%%

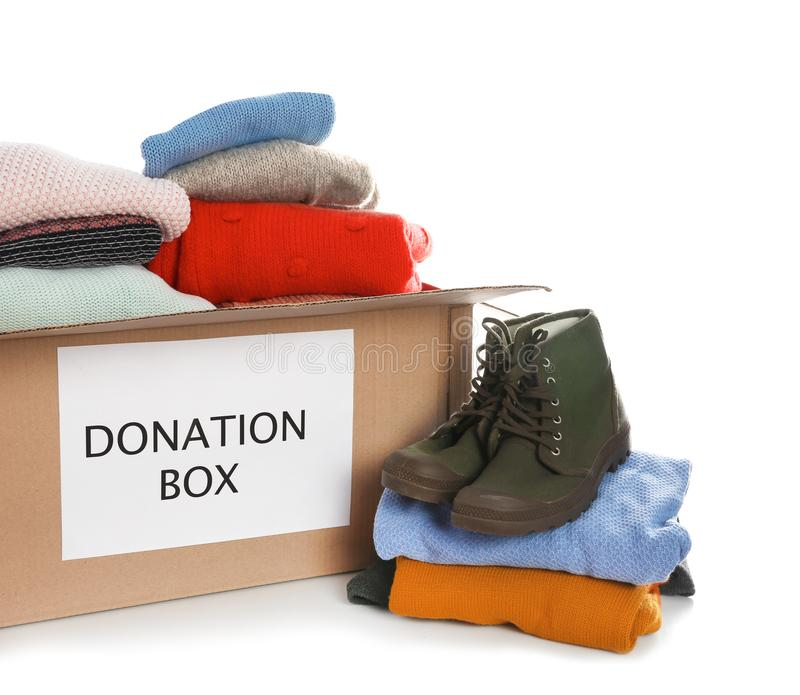 Donation box, shoes and clothes. On white background royalty free stock photography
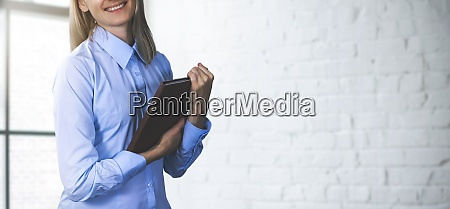 smiling woman manager holding tablet and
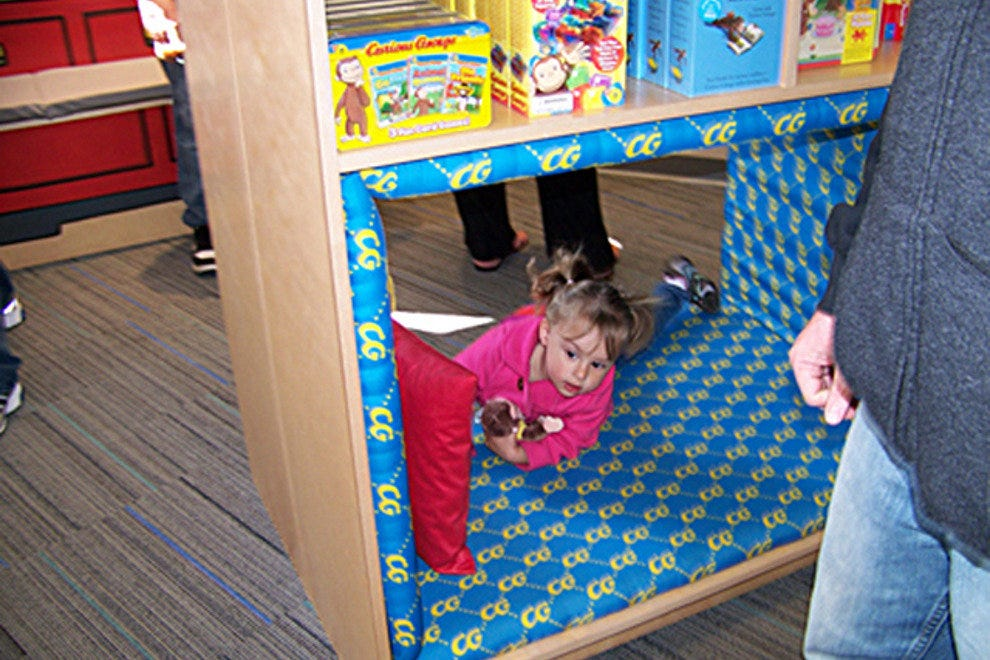 Little One at Play inside The Curious George Store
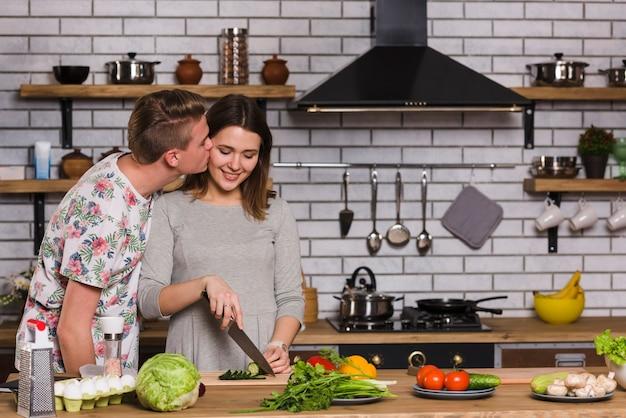 キッチンで料理のガールフレンドにキスをする男性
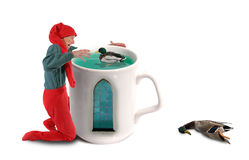 Elf catching ducks in a mug Royalty Free Stock Photos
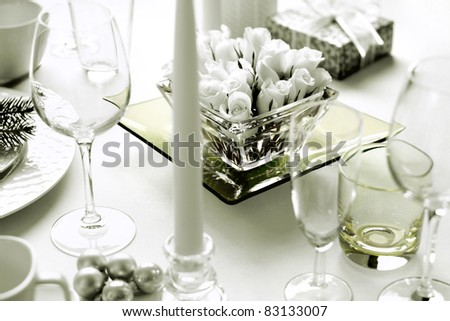 Christmas dinner table setting with roses and present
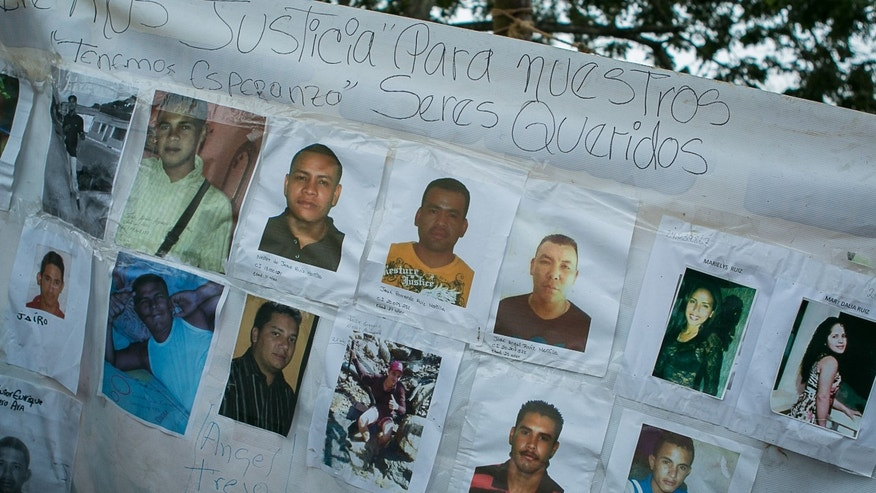 A banner with photos of several missing miners hangs on a tree near Tumeremo, Venezuela, Tuesday, March 8, 2016.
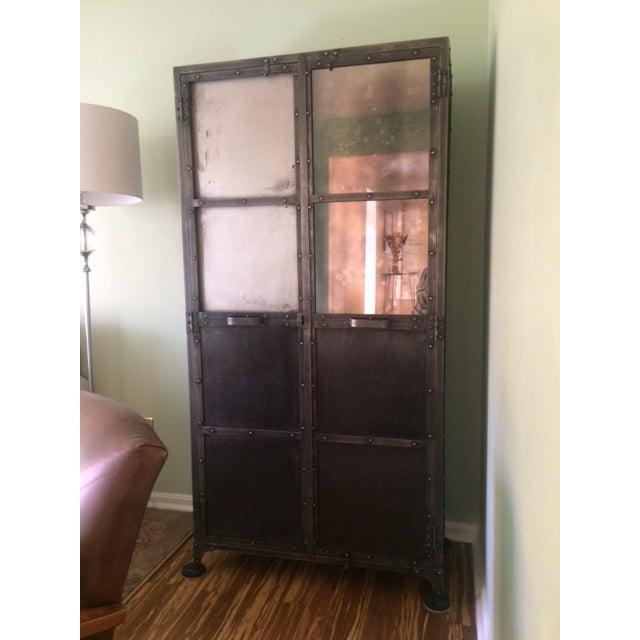 This cabinet is from Arhaus and features a beautiful patina on the metal and one door has an antiqued mirror front. The...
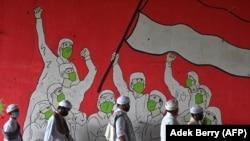 Rombongan Pria Muslim berjalan melewati mural yang menampilkan orang-orang yang mengenakan masker selama pandemi COVID-19 di Jakarta pada 29 Januari 2021. (Foto: AFP/Adek Berry)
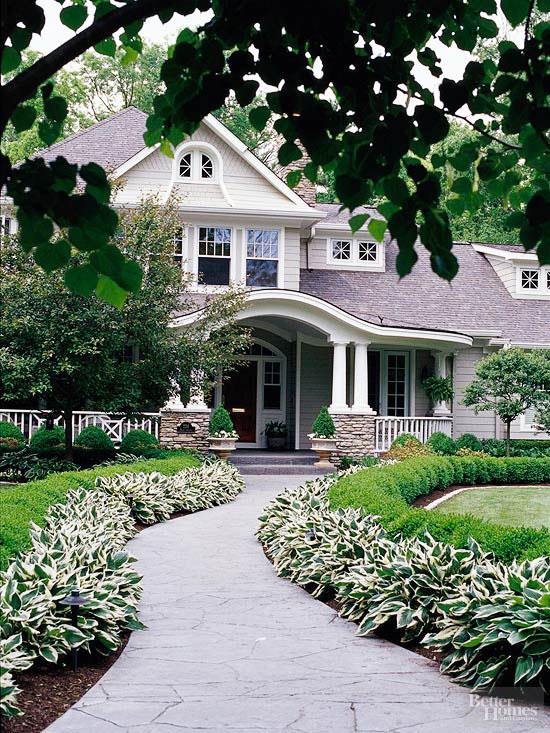 Front entrance to house, sidewalk lined with hostas and shrubs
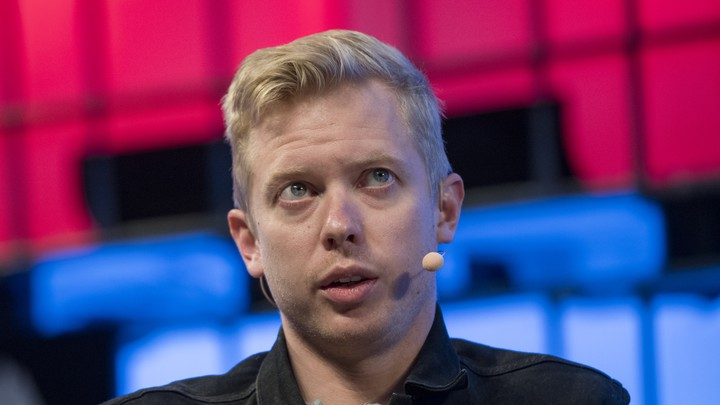 Steven Huffman speaks on stage at a conference.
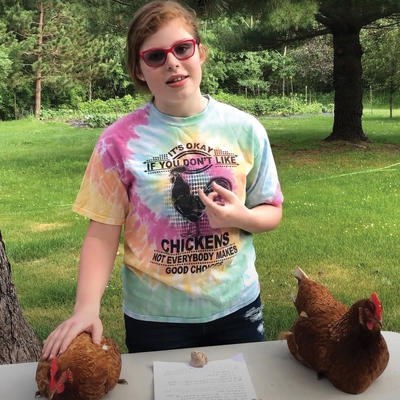 4-H'er giving a talk about chickens outside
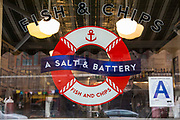 A Salt & Battery shop window sign on 112 Greenwich Avenue, New York City,  New York, United States of America.  The cafe restaurant serves traditional British Fish and Chips.
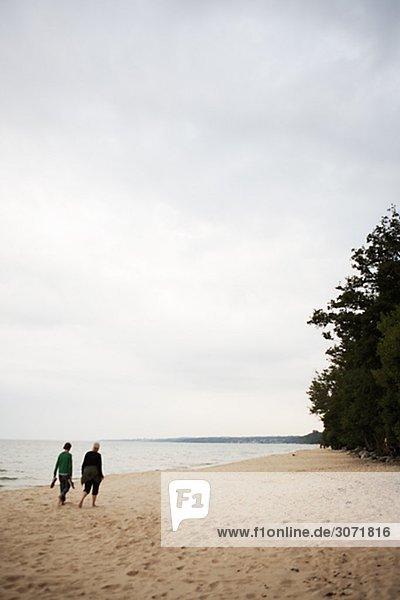Two women walking on the beach Sweden.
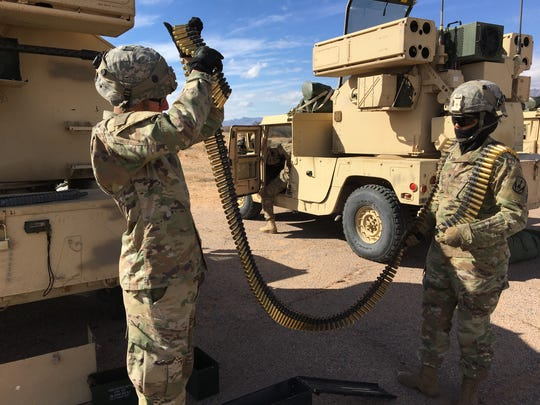 Soldiers from Charlie Battery, 5-5 ADA handle .50 caliber ammunition for the machine gun that is part of the Avenger system. Air defense soldiers from Fort Sill, Fort Hood and Fort Bliss participated in the Roving Sands exercise.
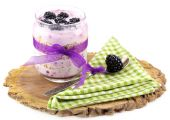 Healthy breakfast - yogurt with  blackberries and muesli served in glass jar, on wooden board, isolated on white — Stock Photo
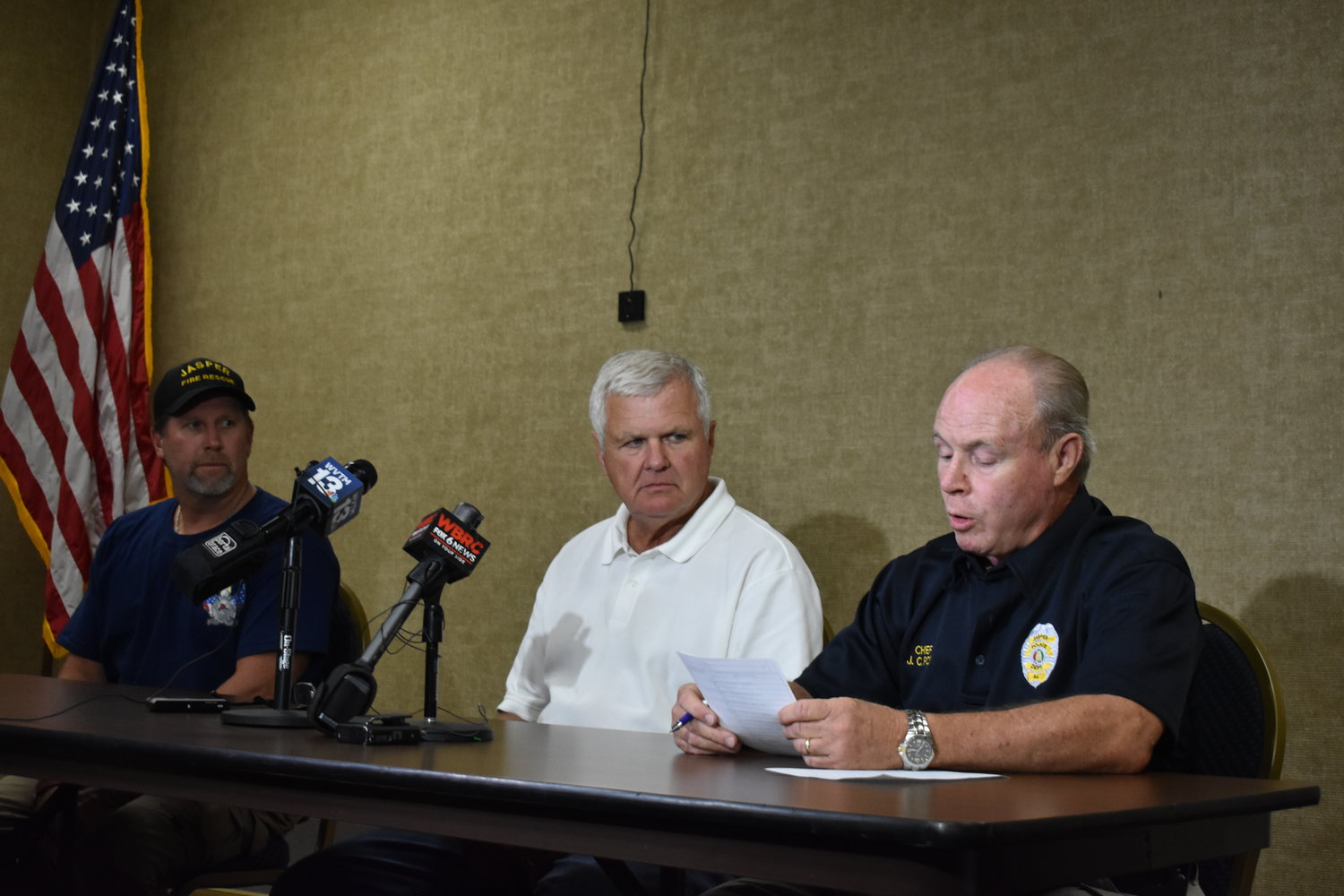 Jasper officials speak to the press Saturday night after a drowning of a 5-year-old girl at the Natatorium that afternoon. Shown, from left, are Fire Chief David Clark, Mayor David O'Mary, and Police Chief J.C. Poe.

%%

I need the lines from the one containing "Front entrance to" through the end of the records retyped exactly, with the pictures left out.

■ **SOLUTION TO THIS EXERCISE**
 Front entrance to house, sidewalk lined with hostas and shrubs
 Steven Huffman speaks on stage at a conference.
 4-H'er giving a talk about chickens outside
 A Salt & Battery shop window sign on 112 Greenwich Avenue, New York City,  New York, United States of America.  The cafe restaurant serves traditional British Fish and Chips.
Two women walking on the beach Sweden.
 Soldiers from Charlie Battery, 5-5 ADA handle .50 caliber ammunition for the machine gun that is part of the Avenger system. Air defense soldiers from Fort Sill, Fort Hood and Fort Bliss participated in the Roving Sands exercise.
 Healthy breakfast - yogurt with  blackberries and muesli served in glass jar, on wooden board, isolated on white — Stock Photo
 Jasper officials speak to the press Saturday night after a drowning of a 5-year-old girl at the Natatorium that afternoon. Shown, from left, are Fire Chief David Clark, Mayor David O'Mary, and Police Chief J.C. Poe.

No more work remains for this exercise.